Seríamos caridosos se
deixássemos de postular qualquer benefício ou vantagem, desde que
verificássemos haver outros direitos mais legítimos a serem atendidos em
primeiro lugar.
Seríamos caridosos
se, vendo triunfar aqueles cujos méritos sejam inferiores aos nossos, não os
invejássemos e nem lhes desejássemos mal.
Seríamos caridosos se
não desdenhássemos nem evitássemos os de má vida, se não temêssemos os salpicos
de lama que os cobrem e lhes estendêssemos a nossa mão amiga, ajudando-os a
levantar-se e limpar-se.
Seríamos caridosos
se, possuindo alguma parcela de poder, não nos deixássemos tomar pela soberba,
tratando, os pequeninos de condição, sempre com doçura e urbanidade, ou, em
situação inversa, soubéssemos tolerar, sem ódio, as impertinências daqueles que
ocupam melhores postos na paisagem social.
Seríamos caridosos
se, por sermos mais inteligentes, não nos irritássemos com a inépcia daqueles
que nos cercam ou nos servem.
Seríamos caridosos se
não guardássemos ressentimento daqueles que nos ofenderam ou prejudicaram, que
feriram o nosso orgulho ou roubaram a nossa felicidade, perdoando-lhes de
coração.
Seríamos caridosos se
reservássemos nosso rigor apenas para nós mesmos, sendo pacientes e tolerantes
com as fraquezas e imperfeições daqueles com os quais convivemos, no lar, na
oficina de trabalho ou na sociedade.
E assim, dezenas ou
centenas de outras circunstâncias poderiam ainda ser lembradas, em que, uma
amizade sincera, um gesto fraterno ou uma simples demonstração de simpatia,
seriam expressões inequívocas da maior de todas as virtudes.
Nós, porém, quase não
nos apercebemos dessas oportunidades que se nos apresentam, a todo instante,
para fazermos a caridade.
Por quê?

* [TRABALHO EXIGIDO]
1: Responda às perguntas a seguir com base no trecho sobre a caridade.
(a) O que não deveríamos temer ao estender a mão amiga aos de má vida?
(b) De que modo deveríamos tratar os pequeninos de condição quando possuímos alguma parcela de poder?
(c) Para quem deveríamos reservar o nosso rigor?
2: Dê prosseguimento ao trecho sobre a caridade a partir da última frase apresentada.

(Dados armazenados)

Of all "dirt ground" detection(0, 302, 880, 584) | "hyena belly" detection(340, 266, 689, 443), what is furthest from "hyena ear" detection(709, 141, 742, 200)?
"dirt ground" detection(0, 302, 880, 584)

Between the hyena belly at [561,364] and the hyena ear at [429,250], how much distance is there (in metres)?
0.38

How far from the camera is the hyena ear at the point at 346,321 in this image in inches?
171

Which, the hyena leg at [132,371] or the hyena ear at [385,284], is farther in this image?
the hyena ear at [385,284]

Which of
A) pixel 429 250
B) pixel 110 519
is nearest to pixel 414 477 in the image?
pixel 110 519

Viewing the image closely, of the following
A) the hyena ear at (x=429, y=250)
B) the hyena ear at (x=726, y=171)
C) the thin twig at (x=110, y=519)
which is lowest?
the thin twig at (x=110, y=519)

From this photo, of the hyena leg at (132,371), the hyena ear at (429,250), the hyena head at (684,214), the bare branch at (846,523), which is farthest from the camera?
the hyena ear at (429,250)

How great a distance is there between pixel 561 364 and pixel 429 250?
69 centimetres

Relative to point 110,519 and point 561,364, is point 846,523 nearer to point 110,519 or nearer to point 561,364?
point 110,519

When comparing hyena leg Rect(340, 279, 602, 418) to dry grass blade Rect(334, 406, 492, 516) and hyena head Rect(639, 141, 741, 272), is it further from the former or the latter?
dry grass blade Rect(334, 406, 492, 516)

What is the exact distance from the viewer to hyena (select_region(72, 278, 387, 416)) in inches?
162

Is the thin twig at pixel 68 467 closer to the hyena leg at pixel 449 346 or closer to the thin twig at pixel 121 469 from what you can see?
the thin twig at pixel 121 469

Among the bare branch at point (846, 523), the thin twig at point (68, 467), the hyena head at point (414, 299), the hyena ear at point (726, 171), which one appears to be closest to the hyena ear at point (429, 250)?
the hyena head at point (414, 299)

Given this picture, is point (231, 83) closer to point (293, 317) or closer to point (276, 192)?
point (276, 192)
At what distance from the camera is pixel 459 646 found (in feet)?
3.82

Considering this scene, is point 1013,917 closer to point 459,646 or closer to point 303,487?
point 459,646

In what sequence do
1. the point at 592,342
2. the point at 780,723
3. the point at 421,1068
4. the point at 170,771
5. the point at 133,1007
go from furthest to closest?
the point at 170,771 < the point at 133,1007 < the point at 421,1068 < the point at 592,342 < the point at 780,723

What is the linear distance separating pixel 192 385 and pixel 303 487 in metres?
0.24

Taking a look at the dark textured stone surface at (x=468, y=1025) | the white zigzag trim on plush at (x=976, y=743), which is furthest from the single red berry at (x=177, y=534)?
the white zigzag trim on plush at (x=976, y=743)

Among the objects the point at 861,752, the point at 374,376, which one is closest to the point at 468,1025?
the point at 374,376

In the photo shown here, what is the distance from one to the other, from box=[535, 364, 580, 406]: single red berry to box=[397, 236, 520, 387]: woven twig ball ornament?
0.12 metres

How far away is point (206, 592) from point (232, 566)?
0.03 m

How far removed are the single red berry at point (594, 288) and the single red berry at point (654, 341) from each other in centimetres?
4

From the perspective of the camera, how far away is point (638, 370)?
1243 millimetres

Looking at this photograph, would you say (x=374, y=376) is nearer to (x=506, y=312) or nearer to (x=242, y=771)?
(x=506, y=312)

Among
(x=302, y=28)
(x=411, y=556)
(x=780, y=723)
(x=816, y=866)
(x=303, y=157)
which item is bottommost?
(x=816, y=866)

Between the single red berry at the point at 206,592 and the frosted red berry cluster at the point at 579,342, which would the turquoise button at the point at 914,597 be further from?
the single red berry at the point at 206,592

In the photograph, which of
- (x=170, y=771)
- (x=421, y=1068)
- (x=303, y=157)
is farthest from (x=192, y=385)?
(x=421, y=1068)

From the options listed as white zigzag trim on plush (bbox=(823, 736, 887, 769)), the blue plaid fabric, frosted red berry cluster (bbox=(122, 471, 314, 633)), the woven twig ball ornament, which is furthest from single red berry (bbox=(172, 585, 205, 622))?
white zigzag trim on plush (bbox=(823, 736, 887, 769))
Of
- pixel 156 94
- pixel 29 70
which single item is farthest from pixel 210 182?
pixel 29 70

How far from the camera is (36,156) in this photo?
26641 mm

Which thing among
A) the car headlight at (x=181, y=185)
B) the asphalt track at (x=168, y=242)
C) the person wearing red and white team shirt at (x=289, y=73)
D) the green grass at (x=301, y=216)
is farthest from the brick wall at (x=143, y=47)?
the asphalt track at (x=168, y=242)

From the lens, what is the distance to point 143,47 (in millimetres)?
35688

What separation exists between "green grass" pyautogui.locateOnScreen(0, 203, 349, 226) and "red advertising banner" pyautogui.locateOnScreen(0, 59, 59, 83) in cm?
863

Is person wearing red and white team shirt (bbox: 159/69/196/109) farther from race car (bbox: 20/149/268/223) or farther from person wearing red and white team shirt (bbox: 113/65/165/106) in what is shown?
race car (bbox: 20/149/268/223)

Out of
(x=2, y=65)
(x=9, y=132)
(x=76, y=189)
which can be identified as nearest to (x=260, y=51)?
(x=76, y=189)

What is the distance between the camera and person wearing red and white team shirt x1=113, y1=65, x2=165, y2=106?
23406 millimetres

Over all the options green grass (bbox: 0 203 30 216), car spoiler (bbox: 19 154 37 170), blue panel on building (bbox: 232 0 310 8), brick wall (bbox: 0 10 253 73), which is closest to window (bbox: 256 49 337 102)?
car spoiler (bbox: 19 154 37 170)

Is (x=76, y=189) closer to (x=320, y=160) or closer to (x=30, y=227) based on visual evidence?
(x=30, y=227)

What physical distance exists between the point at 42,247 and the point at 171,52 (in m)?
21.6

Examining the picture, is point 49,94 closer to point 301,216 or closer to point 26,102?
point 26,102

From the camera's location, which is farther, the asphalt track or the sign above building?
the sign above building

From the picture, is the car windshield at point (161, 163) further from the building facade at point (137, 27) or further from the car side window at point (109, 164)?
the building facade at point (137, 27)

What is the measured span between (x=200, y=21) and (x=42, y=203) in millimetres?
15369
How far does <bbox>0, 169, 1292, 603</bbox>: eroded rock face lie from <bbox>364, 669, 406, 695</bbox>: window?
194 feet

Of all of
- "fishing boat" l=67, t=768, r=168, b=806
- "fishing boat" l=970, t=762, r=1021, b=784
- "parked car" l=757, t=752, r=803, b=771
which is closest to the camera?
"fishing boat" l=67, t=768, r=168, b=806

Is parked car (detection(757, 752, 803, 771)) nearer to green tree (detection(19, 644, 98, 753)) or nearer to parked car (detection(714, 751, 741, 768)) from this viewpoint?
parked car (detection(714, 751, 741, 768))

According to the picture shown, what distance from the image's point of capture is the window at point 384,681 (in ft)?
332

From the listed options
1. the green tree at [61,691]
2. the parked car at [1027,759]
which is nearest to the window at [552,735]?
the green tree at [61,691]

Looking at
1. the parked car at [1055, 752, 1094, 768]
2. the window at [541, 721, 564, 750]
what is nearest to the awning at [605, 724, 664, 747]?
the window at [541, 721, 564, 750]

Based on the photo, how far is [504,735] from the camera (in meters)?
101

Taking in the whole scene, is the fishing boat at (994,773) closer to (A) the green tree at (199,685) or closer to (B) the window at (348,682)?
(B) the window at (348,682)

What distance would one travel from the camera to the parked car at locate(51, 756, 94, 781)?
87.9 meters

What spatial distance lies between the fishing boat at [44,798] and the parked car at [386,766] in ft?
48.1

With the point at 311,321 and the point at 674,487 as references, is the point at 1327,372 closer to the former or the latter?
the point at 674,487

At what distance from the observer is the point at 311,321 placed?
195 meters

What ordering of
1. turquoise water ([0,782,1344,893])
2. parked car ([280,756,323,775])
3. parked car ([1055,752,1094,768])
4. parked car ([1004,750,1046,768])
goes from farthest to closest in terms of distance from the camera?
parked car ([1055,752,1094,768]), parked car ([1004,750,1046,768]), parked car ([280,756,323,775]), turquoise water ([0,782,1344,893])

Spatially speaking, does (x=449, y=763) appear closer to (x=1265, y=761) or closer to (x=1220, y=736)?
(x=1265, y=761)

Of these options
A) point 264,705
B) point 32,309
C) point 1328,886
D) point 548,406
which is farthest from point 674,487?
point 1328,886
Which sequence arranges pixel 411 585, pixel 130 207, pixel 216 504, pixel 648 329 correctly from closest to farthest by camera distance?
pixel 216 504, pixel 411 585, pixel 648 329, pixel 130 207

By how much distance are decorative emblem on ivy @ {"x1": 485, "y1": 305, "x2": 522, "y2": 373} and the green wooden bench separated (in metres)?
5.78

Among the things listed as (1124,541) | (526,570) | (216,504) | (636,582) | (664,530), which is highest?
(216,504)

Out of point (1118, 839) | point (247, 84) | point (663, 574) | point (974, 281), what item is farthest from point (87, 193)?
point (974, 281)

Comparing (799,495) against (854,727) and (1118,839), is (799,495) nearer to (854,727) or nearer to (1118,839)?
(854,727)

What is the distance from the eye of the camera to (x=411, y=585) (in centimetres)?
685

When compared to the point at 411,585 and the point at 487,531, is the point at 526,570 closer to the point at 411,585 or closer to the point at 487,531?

* [RESPOSTAS POR TAREFA]
1:
(a) Os salpicos de lama que os cobrem.
(b) Sempre com doçura e urbanidade.
(c) Apenas para nós mesmos.

2:
É porque esse tipo de
caridade não transpõe as fronteiras de nosso mundo interior, não transparece,
não chama a atenção, nem provoca glorificações.
Nós traímos,
empregamos a violência, tratamos ou outros com leviandade, desconfiamos,
fazemos comentários de má fé, compartilhamos do erro e da fraude, mostramo-nos
intolerantes, alimentamos ódios, praticamos vinganças, fomentamos intrigas,
espalhamos inquietações, desencorajamos iniciativas nobres, regozijamo-nos com
a impostura, prejudicamos interesses alheios, exploramos os nossos semelhantes,
tiranizamos subalternos e familiares, desperdiçamos fortunas no vício e no luxo,
transgredimos, enfim, todos os preceitos da Caridade, e, quando cedemos algumas
migalhas do que nos sobra ou prestamos algum serviço, raras vezes agimos sob a
inspiração do amor ao próximo, via de regra fazemo-lo por mera ostentação, ou
por amor a nós mesmos, isto é, tendo em mira o recebimento de recompensas
celestiais.
Quão longe estamos de
possuir a verdadeira caridade!
Somos, ainda,
demasiadamente egoístas e miseravelmente desprovidas de espírito de renúncia
para praticá-la.
Mister se faz, porém,
que a exercitemos, que aprendamos a dar ou sacrificar algo de nós mesmos em
benefício de nossos semelhantes, porque "a caridade é o cumprimento da
Lei."
Calligaris,
Rodolfo. Da obra: As Leis Morais.
8 edição. Rio de Janeiro, RJ:FEB. 1998.